Data in this exercise below:

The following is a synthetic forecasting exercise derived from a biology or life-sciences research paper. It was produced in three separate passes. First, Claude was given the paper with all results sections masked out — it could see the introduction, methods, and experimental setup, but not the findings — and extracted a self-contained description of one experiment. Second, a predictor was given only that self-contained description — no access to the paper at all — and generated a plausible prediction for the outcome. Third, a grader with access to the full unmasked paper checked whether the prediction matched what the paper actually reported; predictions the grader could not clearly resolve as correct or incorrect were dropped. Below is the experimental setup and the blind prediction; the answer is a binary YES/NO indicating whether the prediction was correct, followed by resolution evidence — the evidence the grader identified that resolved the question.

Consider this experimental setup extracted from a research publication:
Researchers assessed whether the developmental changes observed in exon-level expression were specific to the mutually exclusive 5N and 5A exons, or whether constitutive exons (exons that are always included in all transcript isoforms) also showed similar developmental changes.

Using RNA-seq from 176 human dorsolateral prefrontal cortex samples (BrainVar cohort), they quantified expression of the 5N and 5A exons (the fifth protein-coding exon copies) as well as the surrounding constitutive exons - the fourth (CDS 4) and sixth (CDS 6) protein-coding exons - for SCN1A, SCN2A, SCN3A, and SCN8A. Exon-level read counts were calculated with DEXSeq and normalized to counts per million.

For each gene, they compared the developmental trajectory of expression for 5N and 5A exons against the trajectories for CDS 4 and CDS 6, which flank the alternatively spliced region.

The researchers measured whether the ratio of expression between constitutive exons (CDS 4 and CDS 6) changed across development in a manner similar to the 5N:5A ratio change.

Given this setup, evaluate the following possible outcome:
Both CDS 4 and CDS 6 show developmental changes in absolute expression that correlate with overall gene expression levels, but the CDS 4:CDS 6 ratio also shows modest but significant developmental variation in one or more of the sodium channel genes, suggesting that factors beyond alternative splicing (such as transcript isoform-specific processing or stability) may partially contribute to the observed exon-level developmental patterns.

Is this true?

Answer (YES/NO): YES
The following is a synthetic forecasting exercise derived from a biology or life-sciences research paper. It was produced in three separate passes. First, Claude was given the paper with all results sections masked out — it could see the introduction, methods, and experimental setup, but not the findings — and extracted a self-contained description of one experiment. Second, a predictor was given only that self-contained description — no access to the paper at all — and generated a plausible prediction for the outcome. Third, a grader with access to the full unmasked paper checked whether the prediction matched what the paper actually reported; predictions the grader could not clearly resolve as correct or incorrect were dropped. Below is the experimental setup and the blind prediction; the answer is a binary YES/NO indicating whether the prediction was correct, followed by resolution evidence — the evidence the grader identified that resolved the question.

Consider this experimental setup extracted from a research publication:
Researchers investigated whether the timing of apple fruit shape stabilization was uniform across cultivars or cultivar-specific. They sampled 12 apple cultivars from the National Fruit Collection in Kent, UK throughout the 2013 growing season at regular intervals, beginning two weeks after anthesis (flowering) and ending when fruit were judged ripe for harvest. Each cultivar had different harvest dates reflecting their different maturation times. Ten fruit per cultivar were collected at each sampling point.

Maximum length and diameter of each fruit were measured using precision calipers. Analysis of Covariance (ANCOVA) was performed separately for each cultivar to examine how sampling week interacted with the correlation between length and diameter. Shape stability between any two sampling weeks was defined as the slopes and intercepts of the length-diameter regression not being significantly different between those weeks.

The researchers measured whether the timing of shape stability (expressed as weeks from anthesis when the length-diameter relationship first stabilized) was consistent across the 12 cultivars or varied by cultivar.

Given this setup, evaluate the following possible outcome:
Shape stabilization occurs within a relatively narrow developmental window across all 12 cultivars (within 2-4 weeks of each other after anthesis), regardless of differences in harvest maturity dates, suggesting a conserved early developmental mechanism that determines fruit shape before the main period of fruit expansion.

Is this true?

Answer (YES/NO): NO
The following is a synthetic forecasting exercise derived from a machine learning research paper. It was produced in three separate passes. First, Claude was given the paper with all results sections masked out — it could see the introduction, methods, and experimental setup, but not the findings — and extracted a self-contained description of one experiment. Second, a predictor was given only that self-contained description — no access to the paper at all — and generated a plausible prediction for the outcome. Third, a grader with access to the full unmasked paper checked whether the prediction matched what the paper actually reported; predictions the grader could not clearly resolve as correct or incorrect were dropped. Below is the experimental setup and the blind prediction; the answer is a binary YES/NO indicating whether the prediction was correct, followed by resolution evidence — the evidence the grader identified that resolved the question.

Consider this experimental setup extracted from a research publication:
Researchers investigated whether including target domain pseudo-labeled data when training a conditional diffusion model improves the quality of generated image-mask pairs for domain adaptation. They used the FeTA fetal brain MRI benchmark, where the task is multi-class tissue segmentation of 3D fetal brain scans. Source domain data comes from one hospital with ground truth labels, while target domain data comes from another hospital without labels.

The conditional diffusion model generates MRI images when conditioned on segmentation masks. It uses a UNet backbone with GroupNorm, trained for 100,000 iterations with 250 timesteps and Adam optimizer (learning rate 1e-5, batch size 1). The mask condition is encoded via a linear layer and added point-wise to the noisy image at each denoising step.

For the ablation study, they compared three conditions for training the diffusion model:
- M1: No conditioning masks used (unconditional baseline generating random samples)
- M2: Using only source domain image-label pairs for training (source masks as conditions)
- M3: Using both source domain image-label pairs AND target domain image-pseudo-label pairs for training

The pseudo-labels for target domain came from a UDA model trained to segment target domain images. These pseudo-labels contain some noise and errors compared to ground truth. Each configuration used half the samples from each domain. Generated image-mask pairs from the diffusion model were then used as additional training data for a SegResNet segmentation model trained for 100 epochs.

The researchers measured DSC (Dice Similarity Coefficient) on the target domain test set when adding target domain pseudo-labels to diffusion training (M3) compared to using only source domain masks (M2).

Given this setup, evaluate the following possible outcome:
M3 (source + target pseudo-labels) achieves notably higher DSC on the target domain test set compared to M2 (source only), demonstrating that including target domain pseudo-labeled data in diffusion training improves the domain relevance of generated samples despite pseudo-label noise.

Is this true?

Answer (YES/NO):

End of Data in this exercise.

▶ **Task instructions**
Set down exactly the line with "M3 (source +" and each line after it up to the end of the records, adding nothing.

▶ **Solution for this problem**
M3 (source + target pseudo-labels) achieves notably higher DSC on the target domain test set compared to M2 (source only), demonstrating that including target domain pseudo-labeled data in diffusion training improves the domain relevance of generated samples despite pseudo-label noise.

Is this true?

Answer (YES/NO):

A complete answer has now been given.